From the Guidelines
A transthoracic echocardiogram (TTE) should be ordered for hemodynamically stable patients with pulmonary embolism (PE) as it provides valuable information about right ventricular function and can help risk-stratify patients. According to the 2019 ESC guidelines on the diagnosis and management of acute pulmonary embolism 1, in a patient without haemodynamic instability, confirmation of PE must be followed by further risk assessment involving clinical findings and comorbidity along with evaluation of the size and/or function of the RV. The TTE can identify right ventricular dysfunction, which is associated with worse outcomes even in initially stable patients. Specific findings to look for include right ventricular dilation, hypokinesis, increased right ventricular to left ventricular ratio, tricuspid regurgitation, and pulmonary hypertension. These findings may influence management decisions, such as the need for more aggressive therapy or closer monitoring. For instance, patients with right ventricular dysfunction might benefit from hospitalization even if otherwise stable.
The use of TTE in acute cardiovascular care, including pulmonary embolism, is also supported by the European Association of Cardiovascular Imaging and the Acute Cardiovascular Care Association 1. Although the sensitivity of TTE for the diagnosis of pulmonary embolism is about 50–60% while the specificity is around 80–90%, it can provide direct and/or indirect evidence for the diagnosis. The main indirect findings for pulmonary embolism are the consequences of acutely increased pulmonary artery/right heart pressures, including dilatation of right heart chambers, RV hypokinesia, and abnormal motion of the interventricular septum.
In clinical practice, the TTE is non-invasive, readily available in most settings, and can be performed quickly at the bedside. Additionally, it may reveal alternative diagnoses if PE is not confirmed.

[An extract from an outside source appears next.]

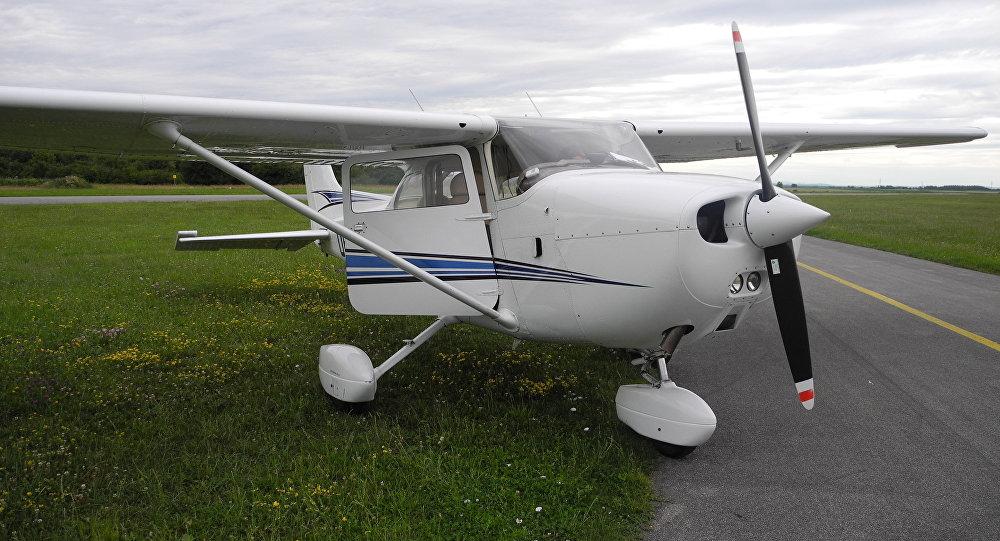 Легкий самолет. Архив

While not all stable PE patients will have abnormal findings on TTE, the potential to identify those at higher risk for decompensation makes it a valuable tool in the comprehensive evaluation of these patients. Key points to consider when ordering a TTE for a hemodynamically stable patient with PE include:
- Evaluation of right ventricular function and size
- Assessment of tricuspid regurgitation and pulmonary hypertension
- Identification of alternative diagnoses
- Risk stratification to guide management decisions
- Consideration of hospitalization for patients with right ventricular dysfunction.
From the Research
Diagnosis and Treatment of Pulmonary Embolism
- The diagnosis and treatment of pulmonary embolism (PE) depend on the patient's hemodynamic stability and the presence of right ventricular dysfunction 2.
- Hemodynamically stable patients with suspected PE should undergo diagnostic evaluation, including clinical probability assessment, D-dimer levels, and imaging studies such as multidetector computed tomography (MDCT) or echocardiography 2.
- The use of transthoracic echocardiography (TTE) is recommended in patients with suspected PE and right ventricular dysfunction, as it can help identify patients at high risk of adverse outcomes 3, 4.
Role of TTE in PE Diagnosis
- TTE can detect right ventricular dysfunction, which is a predictor of poor outcomes in patients with PE 3, 4.
- The presence of right ventricular dysfunction on TTE can guide treatment decisions, including the use of thrombolytic therapy or anticoagulation 3, 2.
- However, the routine use of TTE in all patients with suspected PE is not recommended, and its use should be reserved for patients with high-risk features or those with suspected right ventricular dysfunction 2.
Treatment of Hemodynamically Stable Patients with PE
- Hemodynamically stable patients with PE should be treated with anticoagulation, which can be initiated with low-molecular-weight heparin or fondaparinux, and then transitioned to long-term oral anticoagulation with a vitamin K antagonist or a non-vitamin K antagonist oral anticoagulant (NOAC) 5, 6.
- The choice of anticoagulant and the duration of treatment should be individualized based on the patient's risk factors and the presence of right ventricular dysfunction 5, 6.